2025.05.17
表層的理解から深層理解へ
小5になっても「割合」の理解がどうしても表層的な理解から抜けられない子たちというのがいるわけです。こういう子たちはじっくりと時間をかけて頭の中でつながるというか,腑に落ちるまで基本を繰り返してきたのがこれまでのやり方でした。この表層的理解というのは,公文式に通っている子たちに感じたことがありました。例を示されてそのやり方を真似して解くということを反復繰り返すわけです。何か解き方の型というものを覚えてその解き方を使うという意識ですね。わたしはこの段階の子を表層的な理解段階ととらえているわけです。型を覚えて型の解き方を使うという子たちです。こういう子たちの特徴は意味を考えないで形が似ているかを見るわけです。もともとの意味から考えないのでどうしてもどこかでほころびる。詰まるわけです。いずれ伸び止まりになることは目に見えているわけです。意味から考える,理解しようとする子は,説明すると「なるほど」と言いますね。頭の中で「つながった」わけです。しかし,説明してもどこか余所を見ている,反応がない,そういう子がいます。勉強というものを型を覚えて解き方というものを「使う」というふうに考えているのです。考えるというのは,子どもにはとても苦しいことなわけです。「どうしても解き方がわからない」と言って親に泣いて訴えて辞めた子がいましたが,意味というものを理解していくということは難しいことです。もって生まれた才能というものが子どもたちを規定してもいます。努力でどうにかなることでもない。真摯に「わからない」という状況に取り組むこと,意味を考えるということは苦しくしかたない。だからどうしても楽をしたくなる。逃げたくなる。「わかった」ふりをして回避する子も出てくる。

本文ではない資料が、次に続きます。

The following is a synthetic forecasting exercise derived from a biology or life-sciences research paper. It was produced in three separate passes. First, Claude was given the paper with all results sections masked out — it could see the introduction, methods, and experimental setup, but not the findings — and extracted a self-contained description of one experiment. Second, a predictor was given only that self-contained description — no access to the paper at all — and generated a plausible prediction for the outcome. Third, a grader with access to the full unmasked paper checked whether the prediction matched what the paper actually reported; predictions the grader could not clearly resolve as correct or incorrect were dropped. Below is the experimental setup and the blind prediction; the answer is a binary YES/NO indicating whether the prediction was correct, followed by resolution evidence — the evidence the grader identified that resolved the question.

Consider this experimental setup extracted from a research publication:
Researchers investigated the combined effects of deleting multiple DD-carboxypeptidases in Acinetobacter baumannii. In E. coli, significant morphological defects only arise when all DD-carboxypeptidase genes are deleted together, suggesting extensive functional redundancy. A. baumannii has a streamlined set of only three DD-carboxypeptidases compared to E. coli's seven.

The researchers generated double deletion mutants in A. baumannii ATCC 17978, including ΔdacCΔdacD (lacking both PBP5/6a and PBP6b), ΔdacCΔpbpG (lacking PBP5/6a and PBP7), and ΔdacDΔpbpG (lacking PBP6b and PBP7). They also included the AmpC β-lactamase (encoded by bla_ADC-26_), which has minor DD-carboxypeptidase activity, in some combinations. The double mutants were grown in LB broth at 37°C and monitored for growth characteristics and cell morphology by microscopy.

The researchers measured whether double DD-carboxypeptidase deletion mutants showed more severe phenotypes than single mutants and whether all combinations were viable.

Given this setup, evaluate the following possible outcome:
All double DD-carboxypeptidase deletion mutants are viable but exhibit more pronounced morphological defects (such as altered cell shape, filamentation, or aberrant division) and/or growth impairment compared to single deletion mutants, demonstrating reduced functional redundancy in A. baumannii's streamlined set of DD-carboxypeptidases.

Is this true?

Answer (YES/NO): NO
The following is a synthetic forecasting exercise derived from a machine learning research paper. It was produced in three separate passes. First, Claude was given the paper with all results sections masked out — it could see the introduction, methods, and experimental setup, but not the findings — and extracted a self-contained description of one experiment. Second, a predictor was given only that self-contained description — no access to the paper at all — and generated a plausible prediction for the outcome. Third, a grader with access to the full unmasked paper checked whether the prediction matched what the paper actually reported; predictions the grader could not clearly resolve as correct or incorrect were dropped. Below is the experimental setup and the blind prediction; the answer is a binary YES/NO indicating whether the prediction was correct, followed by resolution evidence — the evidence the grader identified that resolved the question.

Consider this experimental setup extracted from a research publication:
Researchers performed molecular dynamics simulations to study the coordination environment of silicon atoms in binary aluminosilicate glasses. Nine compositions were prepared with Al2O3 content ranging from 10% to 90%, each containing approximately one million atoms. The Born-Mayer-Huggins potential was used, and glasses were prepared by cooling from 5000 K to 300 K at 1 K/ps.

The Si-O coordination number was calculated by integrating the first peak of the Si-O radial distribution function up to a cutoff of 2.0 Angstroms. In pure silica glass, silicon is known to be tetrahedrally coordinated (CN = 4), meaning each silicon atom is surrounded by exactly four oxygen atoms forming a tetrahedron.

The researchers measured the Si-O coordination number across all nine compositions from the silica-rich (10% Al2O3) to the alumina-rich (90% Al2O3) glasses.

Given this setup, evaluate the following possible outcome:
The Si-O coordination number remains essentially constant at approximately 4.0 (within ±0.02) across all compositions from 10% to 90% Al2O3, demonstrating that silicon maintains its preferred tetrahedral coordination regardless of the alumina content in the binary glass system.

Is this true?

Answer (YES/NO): YES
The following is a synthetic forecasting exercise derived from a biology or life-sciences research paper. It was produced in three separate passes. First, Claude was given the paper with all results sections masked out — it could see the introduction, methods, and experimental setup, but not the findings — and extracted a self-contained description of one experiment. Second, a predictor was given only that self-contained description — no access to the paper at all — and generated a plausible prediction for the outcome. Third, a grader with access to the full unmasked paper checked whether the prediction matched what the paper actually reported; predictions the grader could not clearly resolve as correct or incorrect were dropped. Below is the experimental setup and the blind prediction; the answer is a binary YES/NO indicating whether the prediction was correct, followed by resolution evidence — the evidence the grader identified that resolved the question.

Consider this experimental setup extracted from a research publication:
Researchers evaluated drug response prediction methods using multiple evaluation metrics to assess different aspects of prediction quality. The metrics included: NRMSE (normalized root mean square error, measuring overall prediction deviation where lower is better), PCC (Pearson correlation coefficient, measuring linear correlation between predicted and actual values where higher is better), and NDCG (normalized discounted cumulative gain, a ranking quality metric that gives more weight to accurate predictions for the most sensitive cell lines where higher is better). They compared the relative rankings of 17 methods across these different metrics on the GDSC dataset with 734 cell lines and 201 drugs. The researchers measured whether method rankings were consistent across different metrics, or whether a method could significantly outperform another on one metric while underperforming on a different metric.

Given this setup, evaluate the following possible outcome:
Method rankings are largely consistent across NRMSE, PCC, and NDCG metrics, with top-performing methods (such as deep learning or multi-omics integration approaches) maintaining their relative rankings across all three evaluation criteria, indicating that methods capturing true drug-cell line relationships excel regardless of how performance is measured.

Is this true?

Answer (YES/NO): NO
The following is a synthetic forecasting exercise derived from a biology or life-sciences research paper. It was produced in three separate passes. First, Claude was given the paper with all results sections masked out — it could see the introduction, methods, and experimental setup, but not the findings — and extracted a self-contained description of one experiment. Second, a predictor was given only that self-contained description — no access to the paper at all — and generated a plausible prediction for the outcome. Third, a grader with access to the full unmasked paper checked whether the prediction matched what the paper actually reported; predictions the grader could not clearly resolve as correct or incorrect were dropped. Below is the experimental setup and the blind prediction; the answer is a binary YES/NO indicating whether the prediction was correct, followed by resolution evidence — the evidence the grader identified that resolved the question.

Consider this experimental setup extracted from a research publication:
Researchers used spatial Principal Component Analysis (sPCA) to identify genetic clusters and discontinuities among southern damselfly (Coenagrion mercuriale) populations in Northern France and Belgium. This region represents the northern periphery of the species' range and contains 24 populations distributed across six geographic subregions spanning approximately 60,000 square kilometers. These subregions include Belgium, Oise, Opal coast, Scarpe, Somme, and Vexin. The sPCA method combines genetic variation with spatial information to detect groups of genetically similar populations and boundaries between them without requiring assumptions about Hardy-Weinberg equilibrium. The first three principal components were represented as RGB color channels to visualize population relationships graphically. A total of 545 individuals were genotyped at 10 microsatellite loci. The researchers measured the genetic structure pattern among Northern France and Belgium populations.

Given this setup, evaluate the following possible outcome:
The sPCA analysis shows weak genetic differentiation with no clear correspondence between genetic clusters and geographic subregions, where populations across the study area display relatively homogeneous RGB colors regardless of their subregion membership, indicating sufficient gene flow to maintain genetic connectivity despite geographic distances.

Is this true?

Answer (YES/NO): NO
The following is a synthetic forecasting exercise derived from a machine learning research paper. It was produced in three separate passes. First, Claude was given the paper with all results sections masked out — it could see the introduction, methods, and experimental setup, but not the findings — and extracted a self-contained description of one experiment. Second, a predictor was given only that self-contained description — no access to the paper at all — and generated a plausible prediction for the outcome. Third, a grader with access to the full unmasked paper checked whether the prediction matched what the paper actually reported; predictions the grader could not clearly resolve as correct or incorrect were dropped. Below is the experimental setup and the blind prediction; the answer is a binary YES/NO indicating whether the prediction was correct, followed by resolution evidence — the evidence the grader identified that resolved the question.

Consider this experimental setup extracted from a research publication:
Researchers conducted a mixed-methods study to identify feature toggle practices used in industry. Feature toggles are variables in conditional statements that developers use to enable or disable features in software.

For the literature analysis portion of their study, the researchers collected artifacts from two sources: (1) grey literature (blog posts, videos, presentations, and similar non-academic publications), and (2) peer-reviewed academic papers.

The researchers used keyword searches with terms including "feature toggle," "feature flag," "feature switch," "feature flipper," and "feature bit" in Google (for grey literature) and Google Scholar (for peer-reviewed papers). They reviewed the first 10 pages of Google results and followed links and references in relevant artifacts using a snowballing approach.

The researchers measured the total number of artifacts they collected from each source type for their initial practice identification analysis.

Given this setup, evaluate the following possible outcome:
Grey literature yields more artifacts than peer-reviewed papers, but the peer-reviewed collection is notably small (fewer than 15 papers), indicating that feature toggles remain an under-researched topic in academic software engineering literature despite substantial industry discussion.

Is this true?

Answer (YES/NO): YES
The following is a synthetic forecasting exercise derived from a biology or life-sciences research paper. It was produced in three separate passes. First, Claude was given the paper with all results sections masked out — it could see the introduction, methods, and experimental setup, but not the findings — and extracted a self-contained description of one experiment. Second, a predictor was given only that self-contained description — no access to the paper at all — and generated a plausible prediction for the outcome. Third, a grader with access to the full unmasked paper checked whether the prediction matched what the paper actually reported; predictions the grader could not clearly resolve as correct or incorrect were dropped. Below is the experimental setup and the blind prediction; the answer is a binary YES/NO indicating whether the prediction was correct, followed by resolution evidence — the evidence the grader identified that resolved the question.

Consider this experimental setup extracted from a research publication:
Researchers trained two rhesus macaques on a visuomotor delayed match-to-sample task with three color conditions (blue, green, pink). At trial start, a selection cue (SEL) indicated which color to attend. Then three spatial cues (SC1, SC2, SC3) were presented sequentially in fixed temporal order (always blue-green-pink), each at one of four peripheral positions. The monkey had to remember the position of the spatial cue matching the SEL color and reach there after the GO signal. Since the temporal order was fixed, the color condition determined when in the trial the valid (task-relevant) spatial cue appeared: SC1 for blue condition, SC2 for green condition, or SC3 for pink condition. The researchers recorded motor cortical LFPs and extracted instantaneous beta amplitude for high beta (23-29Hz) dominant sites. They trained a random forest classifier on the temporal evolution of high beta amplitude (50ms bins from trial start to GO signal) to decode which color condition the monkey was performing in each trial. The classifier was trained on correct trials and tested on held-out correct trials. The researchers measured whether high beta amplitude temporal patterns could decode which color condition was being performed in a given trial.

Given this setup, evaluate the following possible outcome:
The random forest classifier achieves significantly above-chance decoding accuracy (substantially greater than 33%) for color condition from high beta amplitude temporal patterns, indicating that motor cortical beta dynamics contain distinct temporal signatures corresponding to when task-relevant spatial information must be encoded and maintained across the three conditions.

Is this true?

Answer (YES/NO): YES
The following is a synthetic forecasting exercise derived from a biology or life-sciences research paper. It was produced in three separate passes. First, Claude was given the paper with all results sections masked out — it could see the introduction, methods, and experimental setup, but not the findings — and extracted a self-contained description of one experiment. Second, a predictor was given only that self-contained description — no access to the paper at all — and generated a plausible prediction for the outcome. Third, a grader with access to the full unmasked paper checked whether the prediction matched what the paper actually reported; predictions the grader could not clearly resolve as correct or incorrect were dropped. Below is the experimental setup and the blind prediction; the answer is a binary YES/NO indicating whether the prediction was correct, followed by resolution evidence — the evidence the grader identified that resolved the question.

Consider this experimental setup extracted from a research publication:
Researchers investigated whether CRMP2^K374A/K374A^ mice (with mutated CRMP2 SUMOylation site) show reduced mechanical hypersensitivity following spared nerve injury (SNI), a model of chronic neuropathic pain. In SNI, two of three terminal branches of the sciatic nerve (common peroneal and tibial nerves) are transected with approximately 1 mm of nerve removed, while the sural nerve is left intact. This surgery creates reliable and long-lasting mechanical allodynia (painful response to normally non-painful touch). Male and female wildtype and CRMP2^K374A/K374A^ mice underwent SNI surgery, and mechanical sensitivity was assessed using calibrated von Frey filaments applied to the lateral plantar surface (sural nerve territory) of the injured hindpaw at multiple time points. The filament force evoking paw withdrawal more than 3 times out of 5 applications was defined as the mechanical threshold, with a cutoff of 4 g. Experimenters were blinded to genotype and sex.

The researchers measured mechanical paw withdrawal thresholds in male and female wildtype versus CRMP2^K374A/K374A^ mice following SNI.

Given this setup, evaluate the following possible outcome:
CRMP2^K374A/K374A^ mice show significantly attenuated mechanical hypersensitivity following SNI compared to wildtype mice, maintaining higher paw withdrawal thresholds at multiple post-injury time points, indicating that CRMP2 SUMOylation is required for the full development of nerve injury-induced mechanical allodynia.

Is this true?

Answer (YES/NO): YES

だからわたしはいろいろ考える。本人が考えるしかないのだが,そのためにレジュメを製作するわけです。そもそも文章を読んで理解できない子には何を教えても無駄だという前提がある。その意味で教科書も読めない子ではそもそもの指導は無理なのである。だから,そこが譲歩できる最低線である。竹の会はレジュメで考えるということを導いてきたのだから。
こうして「新算数の魁」の執筆に取り組んでいるわけです。「割り算の本質と単位当たり量の考え方の位置づけ」から説き起こしています。竹の会のミクロマクロ法は封印して,新たな視点,発想から執筆しています。計画中のオンライン・レジュメ原稿の1号になるかと思います。